INSTRUCTION:
Continue the bug report below about a serialized model exceeding the 2GiB protobuf limit, picking up right after its last line.

SELECTED EXCERPT:
[Bug] The serialized model is larger than the 2GiB limit imposed by the protobuf library #2768

maximefuchs · 2024-05-16T09:26:16Z

Checklist

I have searched related issues but cannot get the expected help.
2. I have read the FAQ documentation but cannot get the expected help.
3. The bug has not been fixed in the latest version.

Describe the bug

I trained a MViT from mmaction2 and would like to deploy the trained model.
However, the following command:

python mmdeploy/tools/deploy.py mmdeploy/configs/mmaction/video-recognition/video-recognition_3d_tensorrt_static-224x224.py work_dirs/test_mvit_sequence/test_mvit_sequence.py  work_dirs/test_mvit_sequence/best_acc_top1_epoch_6.pth  mmpretrain/demo/demo.JPEG --work-dir work_dirs/test_mvit_sequence/output_trt --device cuda --dump-info

Gives the following error:

Process Process-2:
Traceback (most recent call last):
  File "/usr/lib/python3.10/multiprocessing/process.py", line 314, in _bootstrap
    self.run()
  File "/usr/lib/python3.10/multiprocessing/process.py", line 108, in run
    self._target(*self._args, **self._kwargs)
  File "/home/maxime/Documents/classification/.venv/lib/python3.10/site-packages/mmdeploy/apis/core/pipeline_manager.py", line 107, in __call__
    ret = func(*args, **kwargs)
  File "/home/maxime/Documents/classification/.venv/lib/python3.10/site-packages/mmdeploy/apis/pytorch2onnx.py", line 98, in torch2onnx
    export(
  File "/home/maxime/Documents/classification/.venv/lib/python3.10/site-packages/mmdeploy/apis/core/pipeline_manager.py", line 356, in _wrap
    return self.call_function(func_name_, *args, **kwargs)
  File "/home/maxime/Documents/classification/.venv/lib/python3.10/site-packages/mmdeploy/apis/core/pipeline_manager.py", line 326, in call_function
    return self.call_function_local(func_name, *args, **kwargs)
  File "/home/maxime/Documents/classification/.venv/lib/python3.10/site-packages/mmdeploy/apis/core/pipeline_manager.py", line 275, in call_function_local
    return pipe_caller(*args, **kwargs)

SUPPLIED RECORDS:
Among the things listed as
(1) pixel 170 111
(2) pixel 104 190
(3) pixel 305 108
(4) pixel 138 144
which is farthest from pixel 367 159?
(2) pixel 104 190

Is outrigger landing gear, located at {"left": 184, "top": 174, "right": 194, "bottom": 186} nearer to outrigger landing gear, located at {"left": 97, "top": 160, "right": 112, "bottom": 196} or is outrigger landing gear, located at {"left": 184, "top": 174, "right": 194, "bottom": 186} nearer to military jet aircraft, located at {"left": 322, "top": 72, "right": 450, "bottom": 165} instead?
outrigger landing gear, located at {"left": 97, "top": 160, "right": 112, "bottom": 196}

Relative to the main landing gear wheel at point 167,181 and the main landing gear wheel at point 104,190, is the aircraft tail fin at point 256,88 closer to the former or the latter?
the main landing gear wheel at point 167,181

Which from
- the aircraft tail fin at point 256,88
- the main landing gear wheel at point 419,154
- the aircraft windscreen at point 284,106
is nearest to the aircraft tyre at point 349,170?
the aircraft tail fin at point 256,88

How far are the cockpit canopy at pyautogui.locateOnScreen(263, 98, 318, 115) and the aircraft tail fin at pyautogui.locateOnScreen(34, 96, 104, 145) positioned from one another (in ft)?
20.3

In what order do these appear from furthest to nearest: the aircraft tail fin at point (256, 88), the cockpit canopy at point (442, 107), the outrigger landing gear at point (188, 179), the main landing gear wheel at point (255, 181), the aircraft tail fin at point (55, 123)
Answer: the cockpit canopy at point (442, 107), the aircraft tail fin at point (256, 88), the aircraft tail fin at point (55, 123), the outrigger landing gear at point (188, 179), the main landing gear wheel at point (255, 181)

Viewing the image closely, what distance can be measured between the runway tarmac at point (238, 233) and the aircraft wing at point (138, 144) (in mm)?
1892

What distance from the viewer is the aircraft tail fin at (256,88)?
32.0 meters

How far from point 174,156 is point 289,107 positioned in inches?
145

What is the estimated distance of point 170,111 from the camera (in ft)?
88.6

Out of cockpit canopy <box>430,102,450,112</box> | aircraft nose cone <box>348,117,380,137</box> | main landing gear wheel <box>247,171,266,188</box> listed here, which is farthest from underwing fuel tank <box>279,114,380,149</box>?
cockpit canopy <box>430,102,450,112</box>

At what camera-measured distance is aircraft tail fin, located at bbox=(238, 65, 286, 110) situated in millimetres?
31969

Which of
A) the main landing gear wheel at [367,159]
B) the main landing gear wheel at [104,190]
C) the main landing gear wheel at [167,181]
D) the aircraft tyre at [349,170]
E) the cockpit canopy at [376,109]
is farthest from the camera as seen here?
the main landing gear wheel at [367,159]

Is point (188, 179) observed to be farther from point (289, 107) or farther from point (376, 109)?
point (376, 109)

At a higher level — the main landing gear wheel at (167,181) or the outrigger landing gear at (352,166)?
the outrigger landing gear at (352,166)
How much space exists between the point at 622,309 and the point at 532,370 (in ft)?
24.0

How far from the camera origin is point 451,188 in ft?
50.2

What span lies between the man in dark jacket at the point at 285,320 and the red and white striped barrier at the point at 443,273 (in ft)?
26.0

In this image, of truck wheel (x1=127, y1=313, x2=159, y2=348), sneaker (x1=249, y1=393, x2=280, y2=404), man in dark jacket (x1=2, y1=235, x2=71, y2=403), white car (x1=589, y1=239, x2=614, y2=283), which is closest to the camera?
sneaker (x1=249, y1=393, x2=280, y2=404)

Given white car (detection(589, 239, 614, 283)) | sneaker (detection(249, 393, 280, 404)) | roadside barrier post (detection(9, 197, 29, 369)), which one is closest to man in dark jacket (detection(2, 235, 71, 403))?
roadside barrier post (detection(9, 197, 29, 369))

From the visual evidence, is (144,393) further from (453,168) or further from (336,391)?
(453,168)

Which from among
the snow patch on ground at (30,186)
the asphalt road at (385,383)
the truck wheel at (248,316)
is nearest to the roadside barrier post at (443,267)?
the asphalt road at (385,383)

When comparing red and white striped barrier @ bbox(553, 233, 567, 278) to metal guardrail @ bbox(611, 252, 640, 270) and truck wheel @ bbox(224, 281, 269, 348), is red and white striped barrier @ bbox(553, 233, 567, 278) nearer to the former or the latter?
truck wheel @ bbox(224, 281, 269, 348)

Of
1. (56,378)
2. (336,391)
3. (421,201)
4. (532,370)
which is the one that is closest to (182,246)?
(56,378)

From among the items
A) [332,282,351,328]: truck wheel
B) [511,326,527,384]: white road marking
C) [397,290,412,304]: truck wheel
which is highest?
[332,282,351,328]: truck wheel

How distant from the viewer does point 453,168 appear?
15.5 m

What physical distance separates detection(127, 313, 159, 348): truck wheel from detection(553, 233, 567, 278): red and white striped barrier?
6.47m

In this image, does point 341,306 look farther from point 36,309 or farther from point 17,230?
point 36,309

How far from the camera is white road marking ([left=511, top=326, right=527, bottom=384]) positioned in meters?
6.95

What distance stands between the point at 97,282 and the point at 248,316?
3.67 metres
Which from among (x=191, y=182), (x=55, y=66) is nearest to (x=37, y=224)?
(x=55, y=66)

RIGHT ANSWER:
  File "/home/maxime/Documents/classification/.venv/lib/python3.10/site-packages/mmdeploy/apis/core/pipeline_manager.py", line 107, in __call__
    ret = func(*args, **kwargs)
  File "/home/maxime/Documents/classification/.venv/lib/python3.10/site-packages/mmdeploy/apis/onnx/export.py", line 138, in export
    torch.onnx.export(
  File "/home/maxime/Documents/classification/.venv/lib/python3.10/site-packages/torch/onnx/utils.py", line 516, in export
    _export(
  File "/home/maxime/Documents/classification/.venv/lib/python3.10/site-packages/torch/onnx/utils.py", line 1613, in _export
    graph, params_dict, torch_out = _model_to_graph(
  File "/home/maxime/Documents/classification/.venv/lib/python3.10/site-packages/mmdeploy/apis/onnx/optimizer.py", line 27, in model_to_graph__custom_optimizer
    graph, params_dict, torch_out = ctx.origin_func(*args, **kwargs)
  File "/home/maxime/Documents/classification/.venv/lib/python3.10/site-packages/torch/onnx/utils.py", line 1139, in _model_to_graph
    graph = _optimize_graph(
  File "/home/maxime/Documents/classification/.venv/lib/python3.10/site-packages/torch/onnx/utils.py", line 677, in _optimize_graph
    graph = _C._jit_pass_onnx(graph, operator_export_type)
  File "/home/maxime/Documents/classification/.venv/lib/python3.10/site-packages/torch/onnx/utils.py", line 1957, in _run_symbolic_function
    return symbolic_fn(graph_context, *inputs, **attrs)
  File "/home/maxime/Documents/classification/.venv/lib/python3.10/site-packages/torch/onnx/symbolic_opset9.py", line 7153, in onnx_placeholder
    return torch._C._jit_onnx_convert_pattern_from_subblock(block, node, env)
  File "/home/maxime/Documents/classification/.venv/lib/python3.10/site-packages/torch/onnx/utils.py", line 1957, in _run_symbolic_function
    return symbolic_fn(graph_context, *inputs, **attrs)
  File "/home/maxime/Documents/classification/.venv/lib/python3.10/site-packages/torch/onnx/symbolic_opset11.py", line 236, in index_put
    broadcast_index_shape = g.op("Shape", index)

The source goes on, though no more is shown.